R. Tostain écrit ceci {op. cit., p. 215) : « ... Nous pouvons penser que notre action politique est privilégiée du fait que notre pratique crée des effets de vérité 27. En promouvant non pas les droits de l'homme, mais les droits du sujet à une parole inaliénable, il est possible que nous semions un ferment de liberté qui agisse underground sans que nous sachions très bien à quel niveau. Le discours que nous promouvons a-t-il été pour rien dans la survenue des grands événements historiques de ce siècle : la décomposition des idéaux religieux, la chute des empires coloniaux, l'effondrement de la statue des dictateurs ? Ne serait-ce pas un peu notre fait si les idélogies écrasantes et les sociétés psychiatriques ne sont plus tout à fait ce qu'elles étaient ?

En jouant du sens de la langue maternelle peut-être rendons-nous les frontières plus perméables et contribuons-nous à la construction d'un sujet du langage, international, lui. ». Certes, mais toutefois sans oublier que la psychanalyse n'est pas née par génération spontanée - ce qui n'enlève rien au génie de Freud ! - : la pensée même de la psychanalyse a été rendue possible par un certain nombre de frayages, sans doute eux-mêmes opérant dans le champ politique (cf. G. Swain, op. cit.), sans qu'on puisse pour autant parler de causalité, au sens historique, linéaire. Suivant en cela Hannah Arendt28, je pense que se sont produites des « cristallisations » - même si ce terme ne rend pas compte de la dynamique inventive qui ne cesse de faire advenir de nouvelles formes, des nouveaux enchevêtrements de nombreux fils qui peuvent se nouer ailleurs différemment -, l'invention de la psychanalyse comme discours en est une, l'émergence de la pensée anarchiste en est une autre, et sans doute y retrouve-t-on des fils communs. L'intérêt constamment manifesté de part et d'autre pour la création « artistique » - le surréalisme, par exemple -, ou pour le « sujet » pris dans la singularité de son désir, épris de liberté dans la reconnaissance de l'autre semblable, ou encore l'opposition farouche à l'aliénation, privée ou publique, où déferlent « la haine de la culture, la persécution de l'intelligence, la systématisation de l'illettrisme » conduisant à l'assujettissement et à la dépendance, en seraient des exemples - même si la psychanalyse a pu produire des « maîtres », voire des tyrans, qu'on peut aussi voir fleurir du côté de l'anarchisme !

[Données extraites d'une collection]
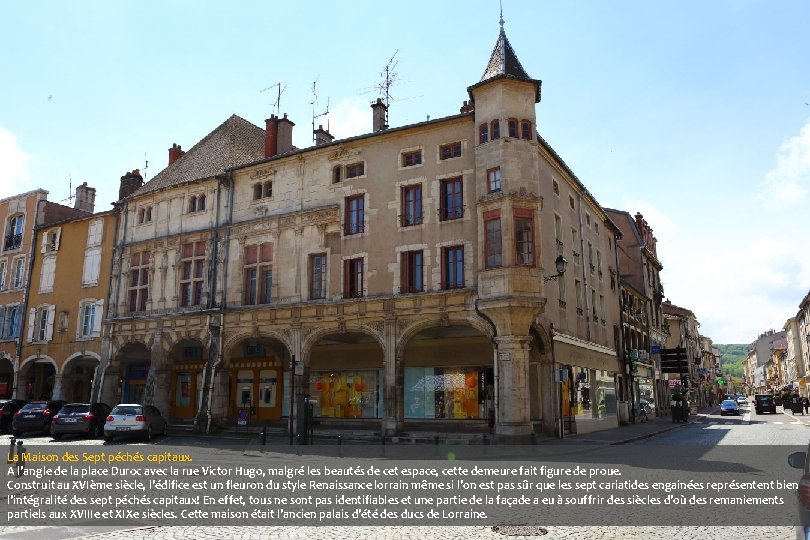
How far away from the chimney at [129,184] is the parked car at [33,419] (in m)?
14.6

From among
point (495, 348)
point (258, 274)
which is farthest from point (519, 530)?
point (258, 274)

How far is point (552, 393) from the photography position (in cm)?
Answer: 2509

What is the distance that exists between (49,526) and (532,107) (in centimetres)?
2204

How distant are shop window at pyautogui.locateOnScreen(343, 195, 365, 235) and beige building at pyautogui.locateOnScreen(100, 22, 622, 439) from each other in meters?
0.10

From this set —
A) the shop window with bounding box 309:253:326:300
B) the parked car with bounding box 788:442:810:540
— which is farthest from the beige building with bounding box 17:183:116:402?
the parked car with bounding box 788:442:810:540

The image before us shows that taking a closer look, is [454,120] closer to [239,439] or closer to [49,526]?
[239,439]

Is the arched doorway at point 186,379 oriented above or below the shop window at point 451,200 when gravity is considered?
below

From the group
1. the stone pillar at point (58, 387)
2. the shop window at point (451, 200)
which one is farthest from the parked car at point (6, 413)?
the shop window at point (451, 200)

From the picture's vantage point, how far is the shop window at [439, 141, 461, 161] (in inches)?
1014

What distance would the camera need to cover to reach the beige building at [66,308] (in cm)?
3488

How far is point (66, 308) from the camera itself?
3594 centimetres

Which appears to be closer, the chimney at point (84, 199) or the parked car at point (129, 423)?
the parked car at point (129, 423)

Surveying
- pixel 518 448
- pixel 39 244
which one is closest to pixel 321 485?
pixel 518 448

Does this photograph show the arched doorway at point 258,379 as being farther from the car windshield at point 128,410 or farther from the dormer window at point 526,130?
the dormer window at point 526,130
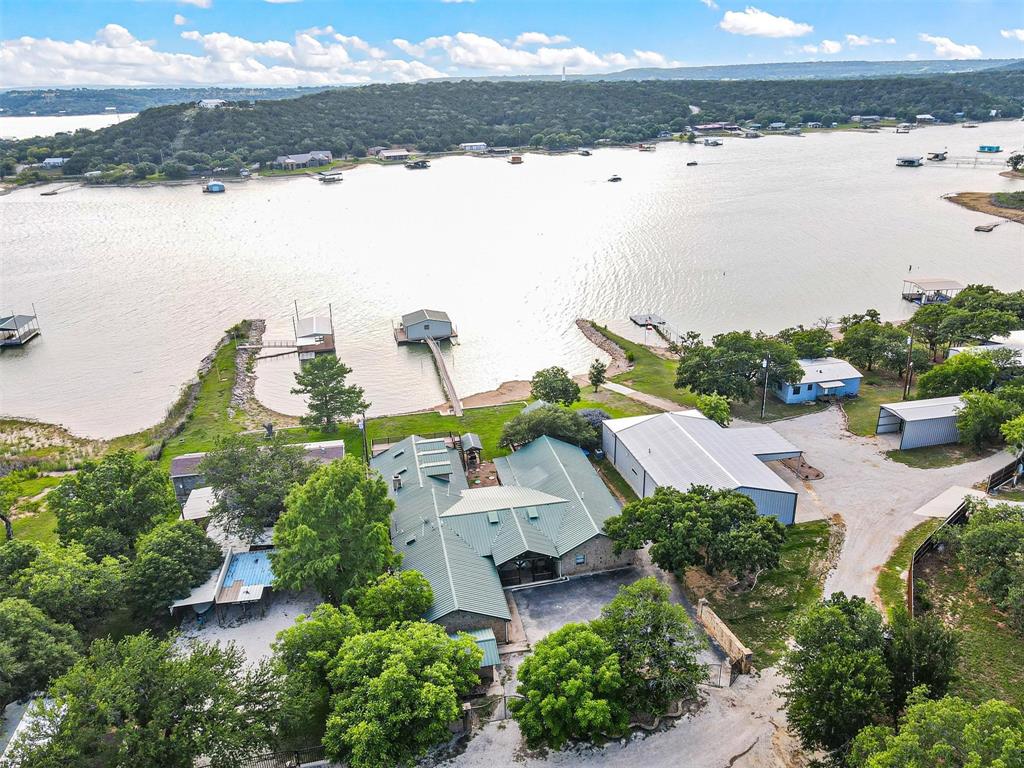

[Consignes]
1. D'après le texte sur la psychanalyse et l'anarchisme, quels droits R. Tostain dit-il promouvoir plutôt que les droits de l'homme ?
2. Expliquez pourquoi, selon le texte sur la psychanalyse et l'anarchisme, le terme de « cristallisations » reste insuffisant.
3. Poursuivez le texte sur la psychanalyse et l'anarchisme à partir de sa dernière phrase.

[Corrigé]
1. Les droits du sujet à une parole inaliénable.

2. Ce terme ne rend pas compte de la dynamique inventive qui ne cesse de faire advenir de nouvelles formes. Il ne rend pas compte non plus des nouveaux enchevêtrements de nombreux fils, qui peuvent se nouer ailleurs différemment.

3.
A un second niveau, les choses sont beaucoup plus complexes, car elles s'articulent autour de la question de ladite « fonction paternelle », et je rappelle la citation de Lacan : « L'Inconscient c'est le Père, et le Père, c'est la religion. Une psychanalyse, de réussir, montre que, du Père, on peut s'en passer à condition de s'en servir », tant elle ouvre cette problématique. A en rester à certaines conceptions de la psychanalyse, les critiques fréquentes : elle défend l'ordre patriarcal, c'est une nouvelle religion, elle se contente de réadapter à la société bourgeoise, etc., seraient justifiées. Si elle n'était que cela, elle n'aurait pas été si violemment combattue dans les pays totalitaires - où bien des analystes ont couru des risques graves. Elle ne se serait pas non plus sans cesse affrontée aux gouvernements qui, trop souvent avec la complicité des analystes eux-mêmes, veulent la réduire à une pratique médicale, ou à une psychothérapie..

« Dans ce combat contre la force aveugle qu'elle soit d'Etat ou familiale qui s'efforce de réduire, d'aplatir, le langage à la dimension de la langue, le psychanalyste n'est pas seul. Avec lui nous trouvons le philosophe, le poète, le rêveur, le romancier », dit Tostain (op. cit., p. 82). Il oublie l'anarchiste.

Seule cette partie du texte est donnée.